L’UE ne fait pas rêver. Sa structure économique fonctionne, et c’est à peu près son seul succès. Cela ne suffit pas, surtout si on y additionne une croissance peu florissante, l’agrandissement des inégalités sociales, l’effondrement des pensions, les hésitations régaliennes et militaires de l'UE ou de ses principaux membres, son incapacité à s'exprimer d'une voix, et j’en passe.
On dépeint la croissance, même modérée, comme une sorte de cercle vertueux, dont les fruits seront pour tous. Voilà longtemps que nous avons compris qu’il n’en était rien. La violence et le désespoir qui frappent notre continent l'illustrent trop bien. Déjà au début des années 1990, près de chez moi, fleurissaient les graffitis annonçant « Ca va péter ». Et c'était avant les fermetures d'usines ou de chantiers navals.
Depuis, la situation a continué de se dégrader. Un glissement que rien ni aucune volonté n’enraye. Parce que l’UE est un circuit, impalpable, gérés par des gens d’accord entre eux, et satisfaits de l’être, qui président aux affaires d’une manière qui se voudrait neutre - à l’image des hommes et femmes politiques actuels. Et la neutralité revient à gouverner dans le sens des plus forts, des mieux armés. En témoignent, entre autres, le sort réservé aux lanceurs d’alerte, ou de récentes tergiversations pour le moins curieuses, notamment en termes de santé publique. Les idéaux fondateurs d’unité, de paix, de justice, et de concorde n’ont pas été reniés, mais ils ont disparu sous les affaires courantes, la comptabilité. Et cela tue l’UE.
A l’image de cette époque, l’UE a évacué la culture, le fabuleux patrimoine du continent, qu’elle se contente de perfuser à coups de subventions et de fêtes, quand ses artisans peinent à vivre. Elle a chassé l’enrichissement de soi, l’éducation, au profit de dispositions et de machines ternes, mal comprises, qui régulent et dérégulent de façon lointaine, désincarnée, sous la pression des lobbies.
Plus généralement, l’UE symbolise la faillite actuelle du politique et de la démocratie du XXIème siècle. Un seul exemple : le Président de la Comission européenne mène la politique touchant la vie de centaines de millions d’Européens, sans être élu directement par eux.
En 2005, déjà, d’aucuns prétendaient que le NON au traité européen amènerait l’UE à se remettre en cause, se recentrer vers plus de justice économique et sociale.
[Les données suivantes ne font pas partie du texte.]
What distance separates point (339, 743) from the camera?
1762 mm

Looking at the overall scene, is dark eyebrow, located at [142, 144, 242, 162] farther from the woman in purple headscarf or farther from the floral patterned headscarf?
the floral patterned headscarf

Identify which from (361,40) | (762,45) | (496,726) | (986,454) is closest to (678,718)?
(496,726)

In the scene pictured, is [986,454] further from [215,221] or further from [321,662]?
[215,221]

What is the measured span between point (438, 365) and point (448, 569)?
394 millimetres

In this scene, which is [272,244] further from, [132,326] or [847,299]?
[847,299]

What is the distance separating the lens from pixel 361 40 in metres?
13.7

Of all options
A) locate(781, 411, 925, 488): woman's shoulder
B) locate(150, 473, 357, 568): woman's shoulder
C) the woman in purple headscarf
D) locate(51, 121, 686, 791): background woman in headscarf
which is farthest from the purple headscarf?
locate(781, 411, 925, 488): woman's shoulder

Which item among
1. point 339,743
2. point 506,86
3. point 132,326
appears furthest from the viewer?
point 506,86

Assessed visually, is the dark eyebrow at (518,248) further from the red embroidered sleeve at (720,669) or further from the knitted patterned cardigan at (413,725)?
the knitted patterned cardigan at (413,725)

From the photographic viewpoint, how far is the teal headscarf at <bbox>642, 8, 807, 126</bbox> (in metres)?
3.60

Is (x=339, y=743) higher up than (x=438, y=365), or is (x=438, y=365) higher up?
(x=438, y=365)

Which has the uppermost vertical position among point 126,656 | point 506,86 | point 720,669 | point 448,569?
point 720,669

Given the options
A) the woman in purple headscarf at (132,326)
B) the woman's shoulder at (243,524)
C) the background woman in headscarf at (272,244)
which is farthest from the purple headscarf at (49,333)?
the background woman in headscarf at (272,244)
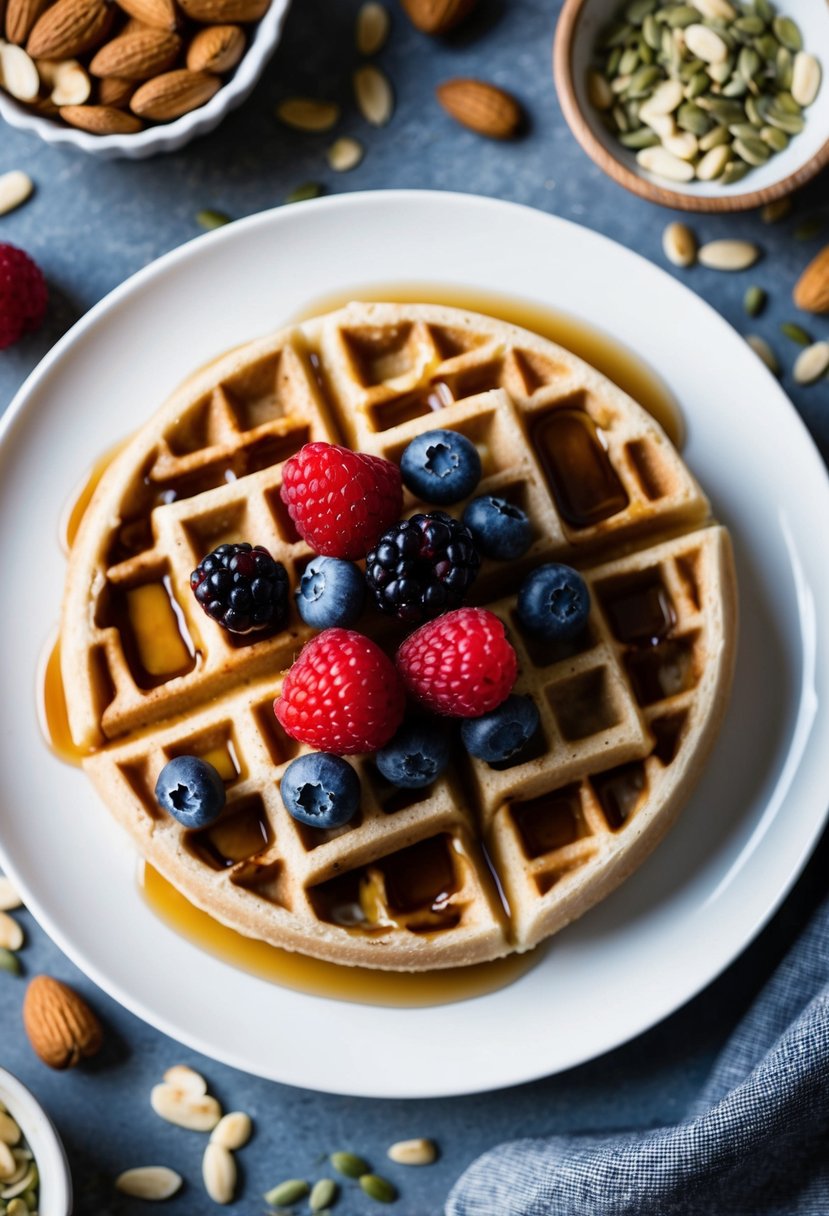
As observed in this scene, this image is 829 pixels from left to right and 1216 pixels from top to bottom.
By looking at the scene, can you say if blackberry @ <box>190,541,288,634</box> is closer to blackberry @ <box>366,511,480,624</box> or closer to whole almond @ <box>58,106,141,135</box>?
blackberry @ <box>366,511,480,624</box>

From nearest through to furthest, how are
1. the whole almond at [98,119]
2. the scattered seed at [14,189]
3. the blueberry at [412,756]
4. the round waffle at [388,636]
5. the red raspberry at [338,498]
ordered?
1. the red raspberry at [338,498]
2. the blueberry at [412,756]
3. the round waffle at [388,636]
4. the whole almond at [98,119]
5. the scattered seed at [14,189]

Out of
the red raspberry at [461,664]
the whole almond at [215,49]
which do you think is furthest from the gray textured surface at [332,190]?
the red raspberry at [461,664]

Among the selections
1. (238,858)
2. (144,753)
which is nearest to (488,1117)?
(238,858)

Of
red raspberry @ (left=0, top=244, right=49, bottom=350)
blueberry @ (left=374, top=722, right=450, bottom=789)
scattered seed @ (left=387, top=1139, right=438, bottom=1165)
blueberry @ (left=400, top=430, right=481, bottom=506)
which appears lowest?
scattered seed @ (left=387, top=1139, right=438, bottom=1165)

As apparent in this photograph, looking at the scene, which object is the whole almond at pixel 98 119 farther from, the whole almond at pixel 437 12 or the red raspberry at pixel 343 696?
the red raspberry at pixel 343 696

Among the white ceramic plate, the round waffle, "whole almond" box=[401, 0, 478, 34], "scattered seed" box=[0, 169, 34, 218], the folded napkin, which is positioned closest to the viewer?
the round waffle

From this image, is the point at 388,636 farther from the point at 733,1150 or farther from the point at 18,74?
the point at 18,74

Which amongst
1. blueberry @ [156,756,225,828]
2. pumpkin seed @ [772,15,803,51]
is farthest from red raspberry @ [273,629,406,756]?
pumpkin seed @ [772,15,803,51]
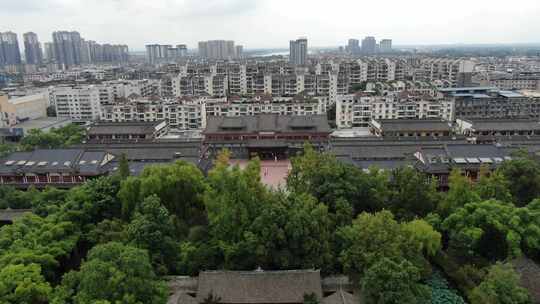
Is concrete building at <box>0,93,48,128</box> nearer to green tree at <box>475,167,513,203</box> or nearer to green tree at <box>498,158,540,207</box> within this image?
green tree at <box>475,167,513,203</box>

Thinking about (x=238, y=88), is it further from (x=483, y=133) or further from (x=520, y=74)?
(x=520, y=74)

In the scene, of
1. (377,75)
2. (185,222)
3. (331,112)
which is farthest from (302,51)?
(185,222)

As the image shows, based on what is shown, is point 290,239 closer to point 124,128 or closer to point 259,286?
point 259,286

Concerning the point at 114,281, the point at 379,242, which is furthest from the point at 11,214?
the point at 379,242

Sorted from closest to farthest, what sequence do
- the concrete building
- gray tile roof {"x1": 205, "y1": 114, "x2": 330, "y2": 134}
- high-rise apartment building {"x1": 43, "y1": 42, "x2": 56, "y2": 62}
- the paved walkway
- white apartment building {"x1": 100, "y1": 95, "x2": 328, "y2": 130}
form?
the paved walkway, gray tile roof {"x1": 205, "y1": 114, "x2": 330, "y2": 134}, white apartment building {"x1": 100, "y1": 95, "x2": 328, "y2": 130}, the concrete building, high-rise apartment building {"x1": 43, "y1": 42, "x2": 56, "y2": 62}

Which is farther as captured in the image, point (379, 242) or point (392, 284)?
point (379, 242)

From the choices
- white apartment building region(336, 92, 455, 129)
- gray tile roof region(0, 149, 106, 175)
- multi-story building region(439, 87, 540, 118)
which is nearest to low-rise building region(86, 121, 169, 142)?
gray tile roof region(0, 149, 106, 175)

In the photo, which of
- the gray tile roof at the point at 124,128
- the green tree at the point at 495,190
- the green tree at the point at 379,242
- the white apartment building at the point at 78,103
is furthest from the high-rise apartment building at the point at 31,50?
the green tree at the point at 495,190
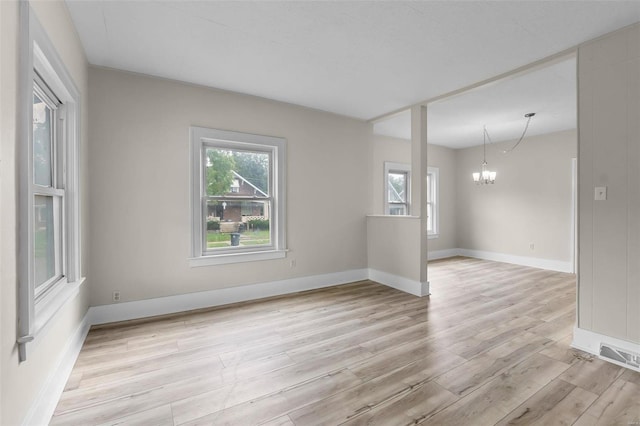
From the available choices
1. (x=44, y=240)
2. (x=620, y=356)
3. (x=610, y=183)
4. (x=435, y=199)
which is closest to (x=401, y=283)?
(x=620, y=356)

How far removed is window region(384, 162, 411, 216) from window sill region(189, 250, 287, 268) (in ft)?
9.69

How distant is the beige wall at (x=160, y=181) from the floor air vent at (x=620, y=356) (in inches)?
126

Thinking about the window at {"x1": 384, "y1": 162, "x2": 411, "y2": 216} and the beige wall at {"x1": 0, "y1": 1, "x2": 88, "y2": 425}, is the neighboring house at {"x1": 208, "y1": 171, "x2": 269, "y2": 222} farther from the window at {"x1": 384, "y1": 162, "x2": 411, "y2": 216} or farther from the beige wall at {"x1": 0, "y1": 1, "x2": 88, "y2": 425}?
the window at {"x1": 384, "y1": 162, "x2": 411, "y2": 216}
La machine a prouvé son inertie.
Ce que l'écrasante majorité des populations réclame, je crois, ce ne sont pas les vieilles lunes des révolutions ou la bêtise des populismes, c’est un capitalisme en ordre de marche, qui soit à l’abri d'intérêts ou de groupes particuliers, et assure une juste rétribution aux personnes qui travaillent, comme à celles qui ont travaillé ou qui ne peuvent plus le faire. Non pas l’égalité, mais la justice. L’UE manque à cet appel.
Le Brexit fera du mal, aux Britanniques comme aux étrangers qui vivent au Royaume-Uni. Je pense à mes amis espagnols, qui travaillent à Londres, à la perspective de l’obtention d’un permis de travail, d’un éventuel ralentissement économique, d’une baisse du niveau de vie, de la montée d’une incertitude systémique et du populisme (car cette bestiole est insatiable, le Brexit ne lui suffira pas). La transition sera difficile, et pénible. J’espère que les Britanniques sauront ménager une voie moyenne, qui ne compromette pas le bien général.
La décision est pénible, mais il ne faut pas oublier qu’elle émane du vote, de la souveraineté populaire, une notion que même certains amoureux transis de la démocratie peinent à comprendre quand elle va à l’encontre de leur analyse.
Et pour répondre au message d’un ami, envoyé tôt ce matin : à mon sens, le rêve européen n’est pas encore mort. Enfin, je crois.